> _Task description_:
Here the requirement is to repeat every record exactly, in full.

> _Data for this task_:
================================

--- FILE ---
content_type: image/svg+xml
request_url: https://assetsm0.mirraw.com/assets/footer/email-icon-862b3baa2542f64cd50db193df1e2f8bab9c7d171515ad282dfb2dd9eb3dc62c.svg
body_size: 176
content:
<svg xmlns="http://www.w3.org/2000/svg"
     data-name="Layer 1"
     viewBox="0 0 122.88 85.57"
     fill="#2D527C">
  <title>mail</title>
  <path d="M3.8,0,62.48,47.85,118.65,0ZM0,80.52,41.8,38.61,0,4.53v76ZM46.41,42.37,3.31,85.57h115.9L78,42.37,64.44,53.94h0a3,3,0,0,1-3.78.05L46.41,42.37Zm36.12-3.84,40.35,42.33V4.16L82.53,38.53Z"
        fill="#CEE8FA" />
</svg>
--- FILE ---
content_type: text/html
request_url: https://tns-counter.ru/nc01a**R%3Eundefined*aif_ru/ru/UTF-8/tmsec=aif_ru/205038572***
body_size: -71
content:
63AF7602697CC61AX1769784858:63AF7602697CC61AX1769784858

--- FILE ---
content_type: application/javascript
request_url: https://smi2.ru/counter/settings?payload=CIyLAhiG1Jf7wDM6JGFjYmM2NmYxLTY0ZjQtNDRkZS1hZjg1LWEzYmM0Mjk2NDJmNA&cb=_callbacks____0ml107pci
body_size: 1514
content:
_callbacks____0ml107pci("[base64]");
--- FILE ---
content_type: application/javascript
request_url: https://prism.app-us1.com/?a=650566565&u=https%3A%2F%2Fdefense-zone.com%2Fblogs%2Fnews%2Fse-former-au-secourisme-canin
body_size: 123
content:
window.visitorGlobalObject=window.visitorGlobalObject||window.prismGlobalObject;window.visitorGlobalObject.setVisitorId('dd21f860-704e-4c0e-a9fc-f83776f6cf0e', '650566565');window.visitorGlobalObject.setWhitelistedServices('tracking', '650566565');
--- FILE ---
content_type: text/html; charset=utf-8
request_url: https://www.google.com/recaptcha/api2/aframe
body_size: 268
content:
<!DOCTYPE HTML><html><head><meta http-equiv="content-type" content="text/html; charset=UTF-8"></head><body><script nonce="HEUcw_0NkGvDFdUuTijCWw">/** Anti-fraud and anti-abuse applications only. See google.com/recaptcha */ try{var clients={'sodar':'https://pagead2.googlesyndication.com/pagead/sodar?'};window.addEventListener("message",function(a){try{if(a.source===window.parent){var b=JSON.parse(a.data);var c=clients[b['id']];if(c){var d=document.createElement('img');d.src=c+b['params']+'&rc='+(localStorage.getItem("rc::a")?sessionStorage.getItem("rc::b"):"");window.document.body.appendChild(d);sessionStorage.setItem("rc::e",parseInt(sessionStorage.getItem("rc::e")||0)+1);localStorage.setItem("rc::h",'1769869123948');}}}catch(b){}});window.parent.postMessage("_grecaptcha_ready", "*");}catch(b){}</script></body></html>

================================

> _Answer to this task_:
--- FILE ---
content_type: image/svg+xml
request_url: https://assetsm0.mirraw.com/assets/footer/email-icon-862b3baa2542f64cd50db193df1e2f8bab9c7d171515ad282dfb2dd9eb3dc62c.svg
body_size: 176
content:
<svg xmlns="http://www.w3.org/2000/svg"
     data-name="Layer 1"
     viewBox="0 0 122.88 85.57"
     fill="#2D527C">
  <title>mail</title>
  <path d="M3.8,0,62.48,47.85,118.65,0ZM0,80.52,41.8,38.61,0,4.53v76ZM46.41,42.37,3.31,85.57h115.9L78,42.37,64.44,53.94h0a3,3,0,0,1-3.78.05L46.41,42.37Zm36.12-3.84,40.35,42.33V4.16L82.53,38.53Z"
        fill="#CEE8FA" />
</svg>
--- FILE ---
content_type: text/html
request_url: https://tns-counter.ru/nc01a**R%3Eundefined*aif_ru/ru/UTF-8/tmsec=aif_ru/205038572***
body_size: -71
content:
63AF7602697CC61AX1769784858:63AF7602697CC61AX1769784858

--- FILE ---
content_type: application/javascript
request_url: https://smi2.ru/counter/settings?payload=CIyLAhiG1Jf7wDM6JGFjYmM2NmYxLTY0ZjQtNDRkZS1hZjg1LWEzYmM0Mjk2NDJmNA&cb=_callbacks____0ml107pci
body_size: 1514
content:
_callbacks____0ml107pci("[base64]");
--- FILE ---
content_type: application/javascript
request_url: https://prism.app-us1.com/?a=650566565&u=https%3A%2F%2Fdefense-zone.com%2Fblogs%2Fnews%2Fse-former-au-secourisme-canin
body_size: 123
content:
window.visitorGlobalObject=window.visitorGlobalObject||window.prismGlobalObject;window.visitorGlobalObject.setVisitorId('dd21f860-704e-4c0e-a9fc-f83776f6cf0e', '650566565');window.visitorGlobalObject.setWhitelistedServices('tracking', '650566565');
--- FILE ---
content_type: text/html; charset=utf-8
request_url: https://www.google.com/recaptcha/api2/aframe
body_size: 268
content:
<!DOCTYPE HTML><html><head><meta http-equiv="content-type" content="text/html; charset=UTF-8"></head><body><script nonce="HEUcw_0NkGvDFdUuTijCWw">/** Anti-fraud and anti-abuse applications only. See google.com/recaptcha */ try{var clients={'sodar':'https://pagead2.googlesyndication.com/pagead/sodar?'};window.addEventListener("message",function(a){try{if(a.source===window.parent){var b=JSON.parse(a.data);var c=clients[b['id']];if(c){var d=document.createElement('img');d.src=c+b['params']+'&rc='+(localStorage.getItem("rc::a")?sessionStorage.getItem("rc::b"):"");window.document.body.appendChild(d);sessionStorage.setItem("rc::e",parseInt(sessionStorage.getItem("rc::e")||0)+1);localStorage.setItem("rc::h",'1769869123948');}}}catch(b){}});window.parent.postMessage("_grecaptcha_ready", "*");}catch(b){}</script></body></html>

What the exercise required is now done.